La cour a stigmatisé «l’extrême violation» de la Convention européenne des droits de l’homme par la Turquie et a accordé à cette femme, Mme Sukran Aydin, aujourd’hui âgée de 21 ans, l’essentiel des frais et dépens qu’elle réclamait.
La jeune fille, qui vivait à Tasit, non loin de Derik (sud-est de la Turquie), avait été arrêtée par les gendarmes qui enquêtaient dans sa famille au sujet de visites qu’elle aurait reçues du PKK (Parti des travailleurs du Kurdistan).
Sukran Aydin avait été emmenée les yeux bandés à la gendarmerie, puis elle avait été battue, déshabillée, placée dans un pneu et arrosée avec de puissants jets d’eau par les gendarmes. Elle avait ensuite été violée dans une pièce voisine par un membre des forces de sécurité. Elle fut relâchée deux jours plus tard.
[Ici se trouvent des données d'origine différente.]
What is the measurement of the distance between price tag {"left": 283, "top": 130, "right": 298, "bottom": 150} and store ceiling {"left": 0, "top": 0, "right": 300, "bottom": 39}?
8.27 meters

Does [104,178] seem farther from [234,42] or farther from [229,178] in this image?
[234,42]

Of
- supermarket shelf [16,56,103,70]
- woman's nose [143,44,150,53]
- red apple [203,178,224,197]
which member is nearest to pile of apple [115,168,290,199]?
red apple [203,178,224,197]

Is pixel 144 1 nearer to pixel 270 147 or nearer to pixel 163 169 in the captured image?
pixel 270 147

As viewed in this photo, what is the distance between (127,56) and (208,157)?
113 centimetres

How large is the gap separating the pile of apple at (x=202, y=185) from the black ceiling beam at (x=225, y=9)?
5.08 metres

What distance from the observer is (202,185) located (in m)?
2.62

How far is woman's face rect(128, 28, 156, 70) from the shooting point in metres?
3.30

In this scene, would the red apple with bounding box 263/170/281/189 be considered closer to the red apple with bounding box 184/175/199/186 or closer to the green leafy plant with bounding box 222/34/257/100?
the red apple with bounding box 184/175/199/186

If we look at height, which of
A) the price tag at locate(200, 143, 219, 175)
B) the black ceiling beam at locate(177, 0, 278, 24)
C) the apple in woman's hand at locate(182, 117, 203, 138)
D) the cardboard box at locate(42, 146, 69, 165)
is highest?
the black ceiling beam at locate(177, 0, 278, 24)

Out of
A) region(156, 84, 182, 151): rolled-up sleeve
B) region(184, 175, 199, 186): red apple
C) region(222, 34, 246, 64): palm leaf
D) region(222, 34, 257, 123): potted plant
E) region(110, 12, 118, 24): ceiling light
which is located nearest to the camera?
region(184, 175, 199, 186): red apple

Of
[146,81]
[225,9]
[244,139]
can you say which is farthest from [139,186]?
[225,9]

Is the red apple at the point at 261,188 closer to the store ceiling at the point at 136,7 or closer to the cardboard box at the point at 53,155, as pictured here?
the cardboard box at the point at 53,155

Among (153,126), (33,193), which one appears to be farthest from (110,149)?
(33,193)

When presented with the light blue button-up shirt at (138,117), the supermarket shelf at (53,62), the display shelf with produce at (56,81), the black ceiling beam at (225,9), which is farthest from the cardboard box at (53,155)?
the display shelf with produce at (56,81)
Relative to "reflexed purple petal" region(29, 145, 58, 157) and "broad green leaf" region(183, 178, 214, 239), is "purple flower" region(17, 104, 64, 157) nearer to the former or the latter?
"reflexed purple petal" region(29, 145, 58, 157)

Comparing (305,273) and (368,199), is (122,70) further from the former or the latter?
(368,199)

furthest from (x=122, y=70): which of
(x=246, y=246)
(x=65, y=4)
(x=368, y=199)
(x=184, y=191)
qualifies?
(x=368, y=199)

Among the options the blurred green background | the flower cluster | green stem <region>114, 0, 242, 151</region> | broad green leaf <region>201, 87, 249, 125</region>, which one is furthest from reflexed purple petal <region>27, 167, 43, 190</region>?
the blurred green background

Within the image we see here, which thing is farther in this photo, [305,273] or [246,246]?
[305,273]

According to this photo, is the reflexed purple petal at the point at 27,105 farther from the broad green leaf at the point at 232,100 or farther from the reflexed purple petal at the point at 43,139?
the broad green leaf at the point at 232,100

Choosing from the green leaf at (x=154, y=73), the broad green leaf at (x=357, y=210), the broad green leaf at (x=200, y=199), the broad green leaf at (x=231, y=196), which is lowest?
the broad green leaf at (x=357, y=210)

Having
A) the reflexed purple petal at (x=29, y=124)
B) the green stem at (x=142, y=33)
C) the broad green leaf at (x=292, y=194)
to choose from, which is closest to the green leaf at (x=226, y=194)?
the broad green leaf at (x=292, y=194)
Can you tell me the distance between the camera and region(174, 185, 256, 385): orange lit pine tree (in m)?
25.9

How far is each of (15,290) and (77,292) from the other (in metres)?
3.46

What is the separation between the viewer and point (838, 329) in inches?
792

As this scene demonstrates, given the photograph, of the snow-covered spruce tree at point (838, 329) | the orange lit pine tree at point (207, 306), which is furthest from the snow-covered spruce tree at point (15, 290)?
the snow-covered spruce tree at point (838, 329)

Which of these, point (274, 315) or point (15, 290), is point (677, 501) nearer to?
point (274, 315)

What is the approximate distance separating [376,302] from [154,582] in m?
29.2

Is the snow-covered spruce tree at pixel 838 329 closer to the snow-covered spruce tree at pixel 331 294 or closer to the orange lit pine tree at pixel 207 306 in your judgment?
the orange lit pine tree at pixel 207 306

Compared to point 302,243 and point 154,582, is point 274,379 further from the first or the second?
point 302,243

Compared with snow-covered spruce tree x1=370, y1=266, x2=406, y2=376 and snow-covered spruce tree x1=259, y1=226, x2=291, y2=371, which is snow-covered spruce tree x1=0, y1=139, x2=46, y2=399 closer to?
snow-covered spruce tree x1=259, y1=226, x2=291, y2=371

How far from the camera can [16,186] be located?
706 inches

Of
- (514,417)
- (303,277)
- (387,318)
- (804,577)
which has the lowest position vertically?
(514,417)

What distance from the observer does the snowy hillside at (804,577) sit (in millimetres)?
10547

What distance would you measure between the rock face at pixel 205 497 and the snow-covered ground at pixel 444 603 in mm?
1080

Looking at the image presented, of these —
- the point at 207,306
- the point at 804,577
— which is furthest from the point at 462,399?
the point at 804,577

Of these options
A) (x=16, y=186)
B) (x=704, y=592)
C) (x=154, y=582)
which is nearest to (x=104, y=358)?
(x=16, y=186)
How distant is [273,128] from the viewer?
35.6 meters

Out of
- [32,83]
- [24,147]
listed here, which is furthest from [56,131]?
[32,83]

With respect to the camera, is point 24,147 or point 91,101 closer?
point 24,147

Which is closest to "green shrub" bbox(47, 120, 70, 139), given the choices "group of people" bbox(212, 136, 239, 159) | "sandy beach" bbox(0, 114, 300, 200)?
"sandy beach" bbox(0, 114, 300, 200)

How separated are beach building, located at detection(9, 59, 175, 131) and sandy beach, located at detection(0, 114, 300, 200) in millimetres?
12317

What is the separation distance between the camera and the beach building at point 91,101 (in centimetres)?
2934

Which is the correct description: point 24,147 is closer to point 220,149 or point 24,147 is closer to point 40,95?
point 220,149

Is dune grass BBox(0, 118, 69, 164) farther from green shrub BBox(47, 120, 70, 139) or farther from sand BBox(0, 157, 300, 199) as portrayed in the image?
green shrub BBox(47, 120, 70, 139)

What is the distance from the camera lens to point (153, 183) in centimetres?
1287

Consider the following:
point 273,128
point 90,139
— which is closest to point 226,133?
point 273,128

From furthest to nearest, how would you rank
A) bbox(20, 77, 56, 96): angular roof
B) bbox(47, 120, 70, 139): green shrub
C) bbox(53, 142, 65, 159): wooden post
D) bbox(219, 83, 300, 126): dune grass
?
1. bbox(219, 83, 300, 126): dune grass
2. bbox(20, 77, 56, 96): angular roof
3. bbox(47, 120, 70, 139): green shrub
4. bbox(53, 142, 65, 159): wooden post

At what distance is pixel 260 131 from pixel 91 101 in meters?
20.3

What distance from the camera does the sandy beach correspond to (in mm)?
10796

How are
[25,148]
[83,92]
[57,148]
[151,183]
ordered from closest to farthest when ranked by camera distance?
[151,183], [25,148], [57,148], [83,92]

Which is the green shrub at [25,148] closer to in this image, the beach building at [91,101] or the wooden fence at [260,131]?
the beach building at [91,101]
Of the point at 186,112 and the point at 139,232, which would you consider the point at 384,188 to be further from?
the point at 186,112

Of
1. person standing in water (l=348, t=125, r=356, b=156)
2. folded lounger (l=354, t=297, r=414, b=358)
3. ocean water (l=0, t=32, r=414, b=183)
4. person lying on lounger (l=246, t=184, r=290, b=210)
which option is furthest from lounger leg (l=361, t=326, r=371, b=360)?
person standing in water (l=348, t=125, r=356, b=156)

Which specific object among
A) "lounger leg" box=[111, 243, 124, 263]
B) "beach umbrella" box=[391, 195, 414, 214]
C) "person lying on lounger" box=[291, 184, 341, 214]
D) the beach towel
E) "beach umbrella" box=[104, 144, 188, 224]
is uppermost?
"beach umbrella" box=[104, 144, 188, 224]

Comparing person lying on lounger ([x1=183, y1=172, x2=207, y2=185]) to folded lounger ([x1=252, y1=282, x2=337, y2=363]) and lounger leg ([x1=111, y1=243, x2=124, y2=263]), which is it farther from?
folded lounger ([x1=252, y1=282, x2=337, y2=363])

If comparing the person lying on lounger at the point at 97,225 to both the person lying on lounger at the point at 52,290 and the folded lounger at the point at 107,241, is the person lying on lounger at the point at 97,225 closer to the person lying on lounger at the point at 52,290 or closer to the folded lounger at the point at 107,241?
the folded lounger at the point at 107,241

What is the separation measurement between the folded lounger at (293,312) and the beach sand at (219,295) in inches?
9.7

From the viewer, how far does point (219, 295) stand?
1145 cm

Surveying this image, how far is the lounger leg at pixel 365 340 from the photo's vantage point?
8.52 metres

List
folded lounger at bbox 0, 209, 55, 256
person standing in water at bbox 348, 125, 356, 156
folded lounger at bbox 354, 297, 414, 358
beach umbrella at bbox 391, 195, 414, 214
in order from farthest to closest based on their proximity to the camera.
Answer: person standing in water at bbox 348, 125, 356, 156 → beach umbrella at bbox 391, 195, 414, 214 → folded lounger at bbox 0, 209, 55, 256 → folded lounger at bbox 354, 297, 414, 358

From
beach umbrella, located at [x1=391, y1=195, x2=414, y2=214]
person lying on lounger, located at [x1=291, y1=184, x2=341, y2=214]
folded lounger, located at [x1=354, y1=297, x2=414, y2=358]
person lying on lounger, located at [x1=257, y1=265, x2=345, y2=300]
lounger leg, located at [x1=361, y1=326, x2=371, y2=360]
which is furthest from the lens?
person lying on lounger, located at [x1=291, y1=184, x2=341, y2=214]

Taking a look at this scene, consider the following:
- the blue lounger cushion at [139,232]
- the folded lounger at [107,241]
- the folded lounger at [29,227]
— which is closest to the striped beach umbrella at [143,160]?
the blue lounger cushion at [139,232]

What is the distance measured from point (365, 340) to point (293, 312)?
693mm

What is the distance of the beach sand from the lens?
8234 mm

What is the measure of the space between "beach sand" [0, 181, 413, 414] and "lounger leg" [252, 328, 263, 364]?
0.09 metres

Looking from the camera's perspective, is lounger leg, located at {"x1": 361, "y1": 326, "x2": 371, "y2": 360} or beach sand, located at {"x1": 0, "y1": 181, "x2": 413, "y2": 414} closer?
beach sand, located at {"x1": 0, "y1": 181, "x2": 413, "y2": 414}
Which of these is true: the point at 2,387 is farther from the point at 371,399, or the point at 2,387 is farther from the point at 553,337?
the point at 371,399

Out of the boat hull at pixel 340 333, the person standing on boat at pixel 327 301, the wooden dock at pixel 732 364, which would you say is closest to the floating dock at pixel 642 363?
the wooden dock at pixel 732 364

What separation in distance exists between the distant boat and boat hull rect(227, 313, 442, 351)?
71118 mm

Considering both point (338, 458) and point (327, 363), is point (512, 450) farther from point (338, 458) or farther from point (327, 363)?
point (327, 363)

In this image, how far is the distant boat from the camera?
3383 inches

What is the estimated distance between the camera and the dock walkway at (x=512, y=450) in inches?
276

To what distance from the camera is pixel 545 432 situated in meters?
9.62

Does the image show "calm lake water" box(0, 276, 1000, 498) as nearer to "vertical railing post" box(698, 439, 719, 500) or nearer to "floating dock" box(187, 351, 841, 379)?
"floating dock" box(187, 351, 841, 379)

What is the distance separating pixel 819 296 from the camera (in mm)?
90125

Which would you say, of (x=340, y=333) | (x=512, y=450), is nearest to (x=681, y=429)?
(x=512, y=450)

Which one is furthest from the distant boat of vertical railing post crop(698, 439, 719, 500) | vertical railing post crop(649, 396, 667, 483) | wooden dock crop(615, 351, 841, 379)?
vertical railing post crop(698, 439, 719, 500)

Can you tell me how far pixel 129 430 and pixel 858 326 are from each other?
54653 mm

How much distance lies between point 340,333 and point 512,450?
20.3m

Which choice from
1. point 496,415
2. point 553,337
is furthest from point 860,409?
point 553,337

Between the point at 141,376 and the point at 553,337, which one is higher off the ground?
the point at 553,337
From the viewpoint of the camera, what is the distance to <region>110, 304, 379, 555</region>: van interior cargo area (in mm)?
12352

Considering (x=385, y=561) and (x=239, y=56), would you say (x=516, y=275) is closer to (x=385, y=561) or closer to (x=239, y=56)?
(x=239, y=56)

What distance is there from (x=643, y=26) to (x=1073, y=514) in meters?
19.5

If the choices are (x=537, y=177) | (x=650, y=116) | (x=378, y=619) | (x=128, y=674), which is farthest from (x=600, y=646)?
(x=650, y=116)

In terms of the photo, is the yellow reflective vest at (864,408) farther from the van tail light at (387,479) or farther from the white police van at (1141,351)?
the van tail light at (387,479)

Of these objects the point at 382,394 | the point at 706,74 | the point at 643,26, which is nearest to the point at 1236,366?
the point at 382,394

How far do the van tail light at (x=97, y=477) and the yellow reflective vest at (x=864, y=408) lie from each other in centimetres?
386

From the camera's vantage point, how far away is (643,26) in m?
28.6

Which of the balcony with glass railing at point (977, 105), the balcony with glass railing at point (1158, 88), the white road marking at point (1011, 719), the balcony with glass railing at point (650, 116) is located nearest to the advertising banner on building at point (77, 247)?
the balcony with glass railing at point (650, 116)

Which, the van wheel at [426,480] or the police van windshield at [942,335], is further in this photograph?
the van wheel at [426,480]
Le gouvernement turc a plaidé que les faits avaient été «inventés», mais la Commission européenne des droits de l’homme a établi les preuves de ces tortures après une enquête approfondie.
La cour a souligné dans son arrêt que le viol d’un détenu par un agent de l’Etat doit être considéré comme «une forme particulièrement grave et odieuse de mauvais traitements laissant chez la victime des blessures psychologiques profondes».
La jeune fille a en outre été soumise pendant sa détention à «une série d’expériences terrifiantes et humiliantes», les yeux bandés.
Selon la cour, «l’ensemble des actes de violence physique et mentale commis sur la personne de la requérante et le viol, qui revêt un caractère particulièrement cruel, sont constitutifs de tortures interdites par l’article 3 de la convention».
Les faits se sont produits alors que des troubles graves faisaient rage dans le sud-est de la Turquie entre les forces de sécurité et les séparatistes du PKK. Dix des onze provinces de cette région étaient soumises à l’état d’urgence depuis 1987. (AFP).